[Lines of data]
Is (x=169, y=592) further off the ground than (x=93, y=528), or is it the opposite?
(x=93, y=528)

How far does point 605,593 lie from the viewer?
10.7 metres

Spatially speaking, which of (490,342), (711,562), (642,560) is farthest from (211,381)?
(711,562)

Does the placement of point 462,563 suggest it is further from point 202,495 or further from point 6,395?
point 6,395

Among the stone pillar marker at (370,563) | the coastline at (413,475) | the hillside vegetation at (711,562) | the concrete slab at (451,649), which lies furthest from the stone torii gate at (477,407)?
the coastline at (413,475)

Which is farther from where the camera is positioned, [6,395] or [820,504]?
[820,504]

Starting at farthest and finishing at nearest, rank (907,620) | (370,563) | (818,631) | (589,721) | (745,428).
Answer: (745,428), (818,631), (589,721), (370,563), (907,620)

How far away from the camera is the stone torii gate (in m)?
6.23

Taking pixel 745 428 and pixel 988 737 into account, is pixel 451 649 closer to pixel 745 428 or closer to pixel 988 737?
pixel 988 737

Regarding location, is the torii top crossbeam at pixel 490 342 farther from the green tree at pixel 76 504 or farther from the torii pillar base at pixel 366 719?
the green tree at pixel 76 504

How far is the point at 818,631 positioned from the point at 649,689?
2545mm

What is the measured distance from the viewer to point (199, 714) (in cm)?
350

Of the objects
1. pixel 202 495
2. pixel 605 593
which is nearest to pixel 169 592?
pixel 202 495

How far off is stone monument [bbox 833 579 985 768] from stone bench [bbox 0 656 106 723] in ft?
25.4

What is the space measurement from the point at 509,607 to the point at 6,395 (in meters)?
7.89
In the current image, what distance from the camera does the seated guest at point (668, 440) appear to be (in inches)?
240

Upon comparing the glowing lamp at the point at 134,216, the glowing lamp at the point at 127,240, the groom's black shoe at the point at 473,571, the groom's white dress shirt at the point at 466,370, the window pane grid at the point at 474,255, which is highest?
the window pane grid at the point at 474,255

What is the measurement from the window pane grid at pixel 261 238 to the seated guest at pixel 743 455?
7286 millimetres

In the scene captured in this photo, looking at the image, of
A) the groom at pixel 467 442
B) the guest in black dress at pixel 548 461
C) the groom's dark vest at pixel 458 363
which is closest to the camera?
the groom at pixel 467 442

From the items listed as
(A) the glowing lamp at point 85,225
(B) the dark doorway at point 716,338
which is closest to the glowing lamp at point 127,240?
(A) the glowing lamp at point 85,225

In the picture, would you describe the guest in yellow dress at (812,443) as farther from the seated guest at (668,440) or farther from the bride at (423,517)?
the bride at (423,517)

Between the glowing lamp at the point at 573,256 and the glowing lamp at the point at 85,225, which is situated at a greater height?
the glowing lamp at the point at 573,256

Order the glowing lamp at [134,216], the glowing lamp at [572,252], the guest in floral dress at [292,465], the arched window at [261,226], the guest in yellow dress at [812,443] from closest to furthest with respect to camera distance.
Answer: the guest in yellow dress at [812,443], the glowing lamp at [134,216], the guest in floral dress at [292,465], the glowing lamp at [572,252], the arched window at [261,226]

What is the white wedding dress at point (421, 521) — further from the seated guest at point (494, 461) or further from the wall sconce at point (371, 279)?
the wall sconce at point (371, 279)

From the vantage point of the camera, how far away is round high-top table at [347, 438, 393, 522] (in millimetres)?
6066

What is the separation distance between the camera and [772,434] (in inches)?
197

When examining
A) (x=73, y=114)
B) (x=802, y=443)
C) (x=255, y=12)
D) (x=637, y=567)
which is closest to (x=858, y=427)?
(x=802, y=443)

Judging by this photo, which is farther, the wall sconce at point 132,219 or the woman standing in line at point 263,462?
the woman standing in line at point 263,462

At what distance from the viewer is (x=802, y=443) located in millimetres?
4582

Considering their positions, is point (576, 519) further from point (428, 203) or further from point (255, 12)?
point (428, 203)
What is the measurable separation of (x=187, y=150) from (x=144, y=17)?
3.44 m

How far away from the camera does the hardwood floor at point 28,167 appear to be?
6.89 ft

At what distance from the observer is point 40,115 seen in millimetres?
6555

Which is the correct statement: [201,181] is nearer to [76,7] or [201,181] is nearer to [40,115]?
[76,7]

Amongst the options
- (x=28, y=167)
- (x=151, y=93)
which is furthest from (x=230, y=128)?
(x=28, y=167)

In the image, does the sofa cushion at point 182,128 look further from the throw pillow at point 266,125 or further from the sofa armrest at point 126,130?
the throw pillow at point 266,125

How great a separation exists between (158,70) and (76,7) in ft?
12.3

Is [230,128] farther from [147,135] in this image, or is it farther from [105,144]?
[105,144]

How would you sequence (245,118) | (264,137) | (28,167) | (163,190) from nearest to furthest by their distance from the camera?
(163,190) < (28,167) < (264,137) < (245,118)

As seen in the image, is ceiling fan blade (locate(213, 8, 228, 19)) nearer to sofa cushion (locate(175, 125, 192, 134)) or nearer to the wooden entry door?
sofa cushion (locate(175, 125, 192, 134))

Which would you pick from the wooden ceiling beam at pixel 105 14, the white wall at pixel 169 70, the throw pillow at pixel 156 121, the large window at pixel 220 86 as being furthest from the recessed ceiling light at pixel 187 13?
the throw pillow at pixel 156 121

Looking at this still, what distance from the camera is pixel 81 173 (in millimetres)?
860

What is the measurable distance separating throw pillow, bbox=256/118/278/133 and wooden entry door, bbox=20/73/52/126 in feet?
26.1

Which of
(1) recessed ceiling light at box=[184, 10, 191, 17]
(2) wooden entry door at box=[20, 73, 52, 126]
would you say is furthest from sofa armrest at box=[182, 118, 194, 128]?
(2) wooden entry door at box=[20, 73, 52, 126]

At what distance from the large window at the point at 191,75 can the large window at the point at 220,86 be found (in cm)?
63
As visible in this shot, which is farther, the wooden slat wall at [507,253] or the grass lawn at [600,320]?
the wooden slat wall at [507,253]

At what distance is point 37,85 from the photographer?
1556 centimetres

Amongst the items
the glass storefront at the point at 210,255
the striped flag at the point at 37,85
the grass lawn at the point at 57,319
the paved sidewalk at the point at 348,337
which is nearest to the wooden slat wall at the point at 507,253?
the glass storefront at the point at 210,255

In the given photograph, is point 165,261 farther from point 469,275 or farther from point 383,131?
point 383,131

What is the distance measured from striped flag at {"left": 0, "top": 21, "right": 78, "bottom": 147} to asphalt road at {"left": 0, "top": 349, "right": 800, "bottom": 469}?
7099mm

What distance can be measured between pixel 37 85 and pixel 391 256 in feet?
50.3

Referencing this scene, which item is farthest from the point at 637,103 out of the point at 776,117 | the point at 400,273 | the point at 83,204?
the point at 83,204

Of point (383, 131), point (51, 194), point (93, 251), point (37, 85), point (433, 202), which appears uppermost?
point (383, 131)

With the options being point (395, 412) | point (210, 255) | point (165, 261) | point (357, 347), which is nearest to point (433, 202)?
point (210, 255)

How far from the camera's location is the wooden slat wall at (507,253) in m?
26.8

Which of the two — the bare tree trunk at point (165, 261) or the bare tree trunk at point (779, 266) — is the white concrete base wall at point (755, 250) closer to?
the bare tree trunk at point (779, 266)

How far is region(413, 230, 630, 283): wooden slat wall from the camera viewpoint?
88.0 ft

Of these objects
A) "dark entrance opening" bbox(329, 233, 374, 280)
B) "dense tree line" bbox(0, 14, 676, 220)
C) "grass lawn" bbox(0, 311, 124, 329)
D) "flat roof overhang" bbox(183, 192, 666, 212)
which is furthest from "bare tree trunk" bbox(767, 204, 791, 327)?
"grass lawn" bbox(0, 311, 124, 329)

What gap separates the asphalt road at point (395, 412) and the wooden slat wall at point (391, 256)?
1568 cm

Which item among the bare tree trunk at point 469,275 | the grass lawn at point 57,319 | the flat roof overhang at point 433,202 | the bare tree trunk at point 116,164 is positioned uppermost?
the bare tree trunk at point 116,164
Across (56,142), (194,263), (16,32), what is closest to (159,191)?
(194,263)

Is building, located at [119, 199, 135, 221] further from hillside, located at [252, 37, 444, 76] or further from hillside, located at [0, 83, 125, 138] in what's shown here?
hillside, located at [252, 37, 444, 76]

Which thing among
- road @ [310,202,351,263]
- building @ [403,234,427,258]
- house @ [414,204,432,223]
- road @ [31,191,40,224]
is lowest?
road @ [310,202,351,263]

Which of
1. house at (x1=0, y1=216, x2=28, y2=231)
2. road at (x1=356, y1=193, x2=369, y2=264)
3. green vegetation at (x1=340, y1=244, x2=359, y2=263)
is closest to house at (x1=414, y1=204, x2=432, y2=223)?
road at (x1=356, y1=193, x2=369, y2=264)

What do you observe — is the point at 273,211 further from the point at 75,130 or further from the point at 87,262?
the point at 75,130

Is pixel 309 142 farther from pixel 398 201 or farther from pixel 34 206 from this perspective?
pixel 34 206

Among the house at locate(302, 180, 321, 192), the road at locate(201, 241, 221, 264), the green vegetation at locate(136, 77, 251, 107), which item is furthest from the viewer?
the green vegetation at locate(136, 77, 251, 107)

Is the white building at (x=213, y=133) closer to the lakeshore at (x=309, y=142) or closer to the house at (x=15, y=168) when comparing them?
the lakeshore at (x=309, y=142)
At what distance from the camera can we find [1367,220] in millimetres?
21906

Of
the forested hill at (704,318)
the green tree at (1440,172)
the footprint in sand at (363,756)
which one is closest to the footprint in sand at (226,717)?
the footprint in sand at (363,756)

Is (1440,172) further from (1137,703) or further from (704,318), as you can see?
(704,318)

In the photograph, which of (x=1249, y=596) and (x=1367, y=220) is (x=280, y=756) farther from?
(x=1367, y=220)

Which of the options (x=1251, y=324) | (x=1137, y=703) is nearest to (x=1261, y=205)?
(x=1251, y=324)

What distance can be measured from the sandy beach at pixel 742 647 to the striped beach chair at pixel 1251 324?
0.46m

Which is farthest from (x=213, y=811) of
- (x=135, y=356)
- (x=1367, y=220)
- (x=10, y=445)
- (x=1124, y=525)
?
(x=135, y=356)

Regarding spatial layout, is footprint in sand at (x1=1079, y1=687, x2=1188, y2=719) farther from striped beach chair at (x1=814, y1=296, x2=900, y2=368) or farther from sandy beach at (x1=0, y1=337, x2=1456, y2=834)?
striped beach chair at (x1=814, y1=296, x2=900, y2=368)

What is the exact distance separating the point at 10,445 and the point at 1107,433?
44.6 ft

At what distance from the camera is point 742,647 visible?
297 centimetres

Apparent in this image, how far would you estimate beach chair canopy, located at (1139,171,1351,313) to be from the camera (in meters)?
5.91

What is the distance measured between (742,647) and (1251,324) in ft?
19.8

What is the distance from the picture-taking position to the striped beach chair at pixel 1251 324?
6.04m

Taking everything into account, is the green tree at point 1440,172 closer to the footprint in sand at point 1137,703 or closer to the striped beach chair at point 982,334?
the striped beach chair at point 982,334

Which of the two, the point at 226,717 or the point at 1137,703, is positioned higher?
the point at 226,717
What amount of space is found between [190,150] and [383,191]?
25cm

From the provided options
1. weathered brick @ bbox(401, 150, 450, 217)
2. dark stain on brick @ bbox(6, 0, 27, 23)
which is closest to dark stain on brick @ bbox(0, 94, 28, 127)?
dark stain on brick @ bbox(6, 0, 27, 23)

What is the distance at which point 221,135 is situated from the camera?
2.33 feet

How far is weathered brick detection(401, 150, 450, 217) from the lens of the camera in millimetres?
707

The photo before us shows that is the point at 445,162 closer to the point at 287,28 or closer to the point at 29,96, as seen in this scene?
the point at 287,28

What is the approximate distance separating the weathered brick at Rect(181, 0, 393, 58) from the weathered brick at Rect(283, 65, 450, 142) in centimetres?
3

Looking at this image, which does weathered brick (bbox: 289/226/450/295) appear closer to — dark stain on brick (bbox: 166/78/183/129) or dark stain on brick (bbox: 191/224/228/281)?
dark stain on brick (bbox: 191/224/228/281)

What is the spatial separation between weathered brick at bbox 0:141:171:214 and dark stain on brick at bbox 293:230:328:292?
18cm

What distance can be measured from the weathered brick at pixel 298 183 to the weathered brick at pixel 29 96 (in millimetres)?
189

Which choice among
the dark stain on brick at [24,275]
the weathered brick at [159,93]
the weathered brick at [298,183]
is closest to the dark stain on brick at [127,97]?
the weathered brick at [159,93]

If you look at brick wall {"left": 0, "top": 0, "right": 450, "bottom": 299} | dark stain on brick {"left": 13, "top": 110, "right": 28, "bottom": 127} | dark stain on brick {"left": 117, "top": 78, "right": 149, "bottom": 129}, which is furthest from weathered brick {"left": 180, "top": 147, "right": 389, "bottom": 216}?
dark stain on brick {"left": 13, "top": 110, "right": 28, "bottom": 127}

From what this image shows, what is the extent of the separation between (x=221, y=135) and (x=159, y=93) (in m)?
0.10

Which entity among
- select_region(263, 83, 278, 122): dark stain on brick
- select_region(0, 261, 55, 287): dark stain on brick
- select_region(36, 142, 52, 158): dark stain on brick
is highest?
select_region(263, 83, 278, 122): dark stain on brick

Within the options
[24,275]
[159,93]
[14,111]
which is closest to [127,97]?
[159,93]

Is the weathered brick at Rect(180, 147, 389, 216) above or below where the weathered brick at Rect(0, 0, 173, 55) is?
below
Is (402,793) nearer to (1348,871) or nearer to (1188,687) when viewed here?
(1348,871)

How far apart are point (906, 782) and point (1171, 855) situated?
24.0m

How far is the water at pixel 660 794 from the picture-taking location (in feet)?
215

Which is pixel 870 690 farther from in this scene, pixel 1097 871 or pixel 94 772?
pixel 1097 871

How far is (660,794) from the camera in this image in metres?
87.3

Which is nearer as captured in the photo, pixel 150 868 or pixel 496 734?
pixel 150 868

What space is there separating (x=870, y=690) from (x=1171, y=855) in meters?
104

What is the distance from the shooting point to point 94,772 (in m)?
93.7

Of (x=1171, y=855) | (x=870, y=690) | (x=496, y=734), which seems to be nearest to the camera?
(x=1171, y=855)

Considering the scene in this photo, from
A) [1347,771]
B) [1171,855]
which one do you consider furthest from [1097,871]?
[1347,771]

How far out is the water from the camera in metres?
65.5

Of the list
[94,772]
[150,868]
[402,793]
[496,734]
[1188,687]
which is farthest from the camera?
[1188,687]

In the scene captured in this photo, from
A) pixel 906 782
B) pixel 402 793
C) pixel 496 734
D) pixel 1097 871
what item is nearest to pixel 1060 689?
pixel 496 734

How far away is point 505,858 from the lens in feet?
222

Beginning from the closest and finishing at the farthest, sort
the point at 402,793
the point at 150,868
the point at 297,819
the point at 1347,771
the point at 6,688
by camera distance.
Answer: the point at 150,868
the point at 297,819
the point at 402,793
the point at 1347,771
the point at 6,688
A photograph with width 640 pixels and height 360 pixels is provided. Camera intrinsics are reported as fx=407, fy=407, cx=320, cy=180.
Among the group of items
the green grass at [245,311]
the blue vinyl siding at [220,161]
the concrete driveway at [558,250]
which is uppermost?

■ REQUIREMENT ■
Nothing but the lines from the line with "In the scene captured in this photo, from" to the last line of the listing above should appear; please retype them exactly, both ends included.

■ WRITTEN RESPONSE ■
In the scene captured in this photo, from
A) pixel 906 782
B) pixel 402 793
C) pixel 496 734
D) pixel 1097 871
what item is nearest to pixel 1060 689?
pixel 496 734

How far away is point 505,858 from the lens in feet?
222

Beginning from the closest and finishing at the farthest, sort
the point at 402,793
the point at 150,868
the point at 297,819
the point at 1347,771
the point at 6,688
by camera distance.
Answer: the point at 150,868
the point at 297,819
the point at 402,793
the point at 1347,771
the point at 6,688
A photograph with width 640 pixels and height 360 pixels is provided. Camera intrinsics are reported as fx=407, fy=407, cx=320, cy=180.
Among the group of items
the green grass at [245,311]
the blue vinyl siding at [220,161]
the concrete driveway at [558,250]
which is uppermost?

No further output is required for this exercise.